Junior Subordinated Notes

At June 30, 2019 and December 31, 2018, the Company's junior subordinated notes had an outstanding principal balance of $37,400,000, before deferred financing costs of $347,000 and $357,000, respectively. At June 30, 2019, the interest rate on the outstanding balance is three month LIBOR + 2.00% or 4.58%.

The junior subordinated notes require interest only payments through the maturity date of April 30, 2036, at which time repayment of the outstanding principal and unpaid interest become due. Interest expense for the three months ended June 30, 2019 and 2018, which includes amortization of deferred costs, was $439,000 and $386,000, respectively, and for the six months ended June 30, 2019 and 2018 was $888,000 and $738,000, respectively.

Note 11 – Related Party Transactions

The Company has retained certain of its executive officers and Fredric H. Gould, a director, to provide, among other things, the following services: participating in the Company's multi-family property analysis and approval process (which includes service on an investment committee), providing investment advice, long-term planning and consulting with executives and employees with respect to other business matters, as required. The aggregate fees incurred and paid for these services in the three months ended June 30, 2019 and 2018 were $333,000 and $317,000, respectively, and for the six months ended June 30, 2019 and 2018 were $666,000 and $634,000, respectively.

Management of certain properties owned by the Company and certain joint venture properties is provided by Majestic Property Management Corp. ("Majestic Property"), a company wholly owned by Fredric H. Gould. Certain of the Company's officers and directors are also officers and directors of Majestic Property. Majestic Property may also provide real estate brokerage and construction supervision services to these properties. These fees amounted to $8,000 and $6,000 for the three months ended June 30, 2019 and 2018, respectively, and for the six months ended June 30, 2019 and 2018 were $16,000 and $16,000, respectively.

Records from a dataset
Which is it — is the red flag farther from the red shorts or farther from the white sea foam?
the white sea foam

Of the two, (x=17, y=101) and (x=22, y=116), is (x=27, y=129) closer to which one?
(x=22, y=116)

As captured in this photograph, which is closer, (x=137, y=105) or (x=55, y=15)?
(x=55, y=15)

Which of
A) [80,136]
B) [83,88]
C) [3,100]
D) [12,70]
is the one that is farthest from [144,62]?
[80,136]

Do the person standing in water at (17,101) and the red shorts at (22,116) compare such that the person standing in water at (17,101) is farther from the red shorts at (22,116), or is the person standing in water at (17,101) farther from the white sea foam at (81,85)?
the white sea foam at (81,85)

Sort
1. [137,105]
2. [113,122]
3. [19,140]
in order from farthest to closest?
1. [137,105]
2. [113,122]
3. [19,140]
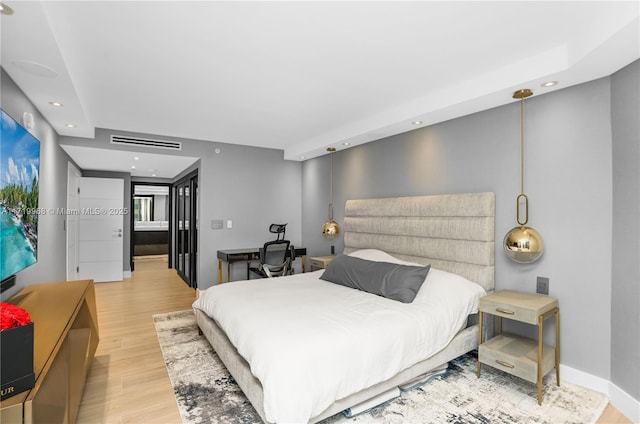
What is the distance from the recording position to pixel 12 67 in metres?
2.12

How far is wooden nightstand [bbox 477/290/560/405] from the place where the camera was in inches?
91.5

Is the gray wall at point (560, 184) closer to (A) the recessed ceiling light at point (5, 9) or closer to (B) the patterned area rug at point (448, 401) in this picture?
(B) the patterned area rug at point (448, 401)

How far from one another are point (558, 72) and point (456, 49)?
0.75 metres

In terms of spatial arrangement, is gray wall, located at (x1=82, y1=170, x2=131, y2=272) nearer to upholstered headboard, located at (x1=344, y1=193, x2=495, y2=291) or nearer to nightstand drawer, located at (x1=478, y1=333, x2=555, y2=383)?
upholstered headboard, located at (x1=344, y1=193, x2=495, y2=291)

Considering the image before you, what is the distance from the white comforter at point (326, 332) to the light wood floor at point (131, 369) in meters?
0.66

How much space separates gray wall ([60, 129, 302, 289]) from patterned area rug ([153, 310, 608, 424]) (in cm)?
244

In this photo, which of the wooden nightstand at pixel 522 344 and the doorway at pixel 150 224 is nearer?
the wooden nightstand at pixel 522 344

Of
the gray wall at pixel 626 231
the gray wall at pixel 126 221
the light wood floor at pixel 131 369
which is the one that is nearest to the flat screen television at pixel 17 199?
the light wood floor at pixel 131 369

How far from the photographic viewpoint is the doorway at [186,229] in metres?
5.79

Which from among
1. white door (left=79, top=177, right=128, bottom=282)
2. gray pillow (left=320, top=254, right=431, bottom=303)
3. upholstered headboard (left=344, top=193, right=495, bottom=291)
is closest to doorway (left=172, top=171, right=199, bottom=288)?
white door (left=79, top=177, right=128, bottom=282)

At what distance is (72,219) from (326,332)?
5.26 metres

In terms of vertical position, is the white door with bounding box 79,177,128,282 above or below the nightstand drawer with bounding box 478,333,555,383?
above

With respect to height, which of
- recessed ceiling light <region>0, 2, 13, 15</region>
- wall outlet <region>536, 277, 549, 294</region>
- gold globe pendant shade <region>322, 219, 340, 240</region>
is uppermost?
recessed ceiling light <region>0, 2, 13, 15</region>

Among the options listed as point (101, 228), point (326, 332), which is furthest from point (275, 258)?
point (101, 228)
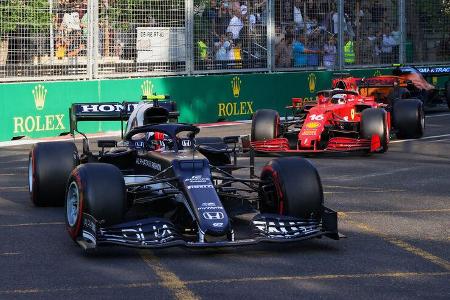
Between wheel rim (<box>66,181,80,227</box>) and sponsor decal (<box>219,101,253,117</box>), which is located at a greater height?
sponsor decal (<box>219,101,253,117</box>)

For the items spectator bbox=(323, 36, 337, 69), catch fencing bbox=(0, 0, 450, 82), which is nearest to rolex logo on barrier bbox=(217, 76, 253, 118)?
catch fencing bbox=(0, 0, 450, 82)

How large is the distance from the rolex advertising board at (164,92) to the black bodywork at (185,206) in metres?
9.23

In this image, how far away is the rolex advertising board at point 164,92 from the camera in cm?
2006

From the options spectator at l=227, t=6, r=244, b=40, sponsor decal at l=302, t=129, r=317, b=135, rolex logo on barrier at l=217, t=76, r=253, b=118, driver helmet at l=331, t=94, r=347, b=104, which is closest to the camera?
sponsor decal at l=302, t=129, r=317, b=135

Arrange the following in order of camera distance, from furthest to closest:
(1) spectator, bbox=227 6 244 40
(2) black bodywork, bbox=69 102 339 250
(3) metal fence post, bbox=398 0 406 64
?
(3) metal fence post, bbox=398 0 406 64
(1) spectator, bbox=227 6 244 40
(2) black bodywork, bbox=69 102 339 250

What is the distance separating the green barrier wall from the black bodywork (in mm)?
9229

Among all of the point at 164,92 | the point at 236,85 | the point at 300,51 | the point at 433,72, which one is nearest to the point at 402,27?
the point at 433,72

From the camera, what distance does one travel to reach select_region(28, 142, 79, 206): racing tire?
435 inches

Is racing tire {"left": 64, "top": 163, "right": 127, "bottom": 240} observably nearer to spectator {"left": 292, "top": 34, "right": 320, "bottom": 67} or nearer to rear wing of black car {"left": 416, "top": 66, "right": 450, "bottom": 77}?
rear wing of black car {"left": 416, "top": 66, "right": 450, "bottom": 77}

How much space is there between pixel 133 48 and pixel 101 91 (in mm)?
1266

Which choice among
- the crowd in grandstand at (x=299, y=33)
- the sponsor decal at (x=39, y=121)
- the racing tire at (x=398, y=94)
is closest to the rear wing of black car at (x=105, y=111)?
the sponsor decal at (x=39, y=121)

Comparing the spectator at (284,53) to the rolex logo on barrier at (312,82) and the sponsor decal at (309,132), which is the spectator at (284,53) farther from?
the sponsor decal at (309,132)

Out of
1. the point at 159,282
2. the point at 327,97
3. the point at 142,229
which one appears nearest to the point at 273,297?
the point at 159,282

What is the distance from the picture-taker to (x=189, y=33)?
2348cm
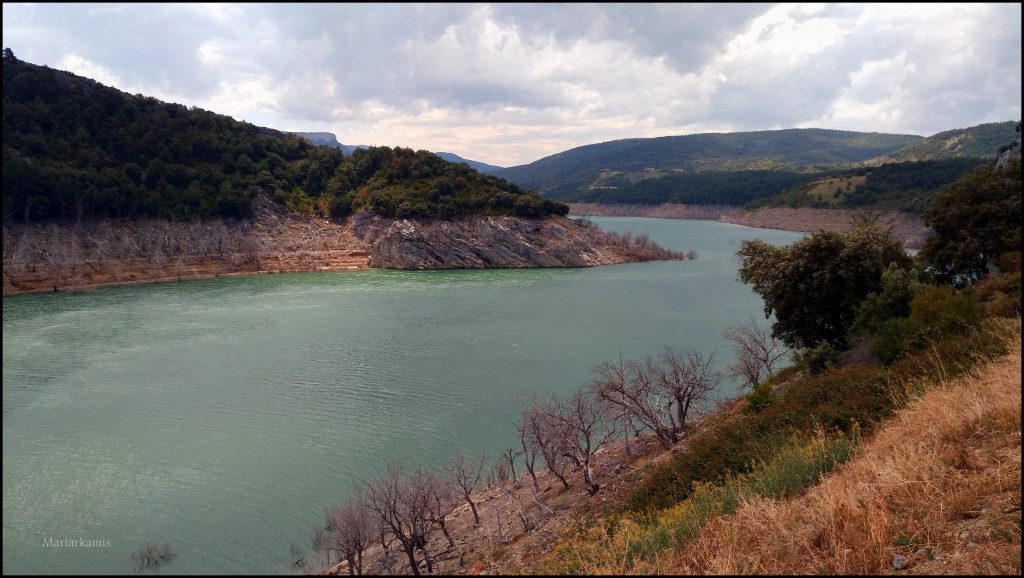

Set tasks:
[1] What services, as listed in the provided text, has the Company retained certain executive officers and Fredric H. Gould to provide?
[2] According to the provided text, what is the maturity date of the junior subordinated notes?

Replies:
[1]
- Participating in the Company's multi-family property analysis and approval process, including service on an investment committee
- Providing investment advice
- Long-term planning
- Consulting with executives and employees on other business matters, as required

[2] April 30, 2036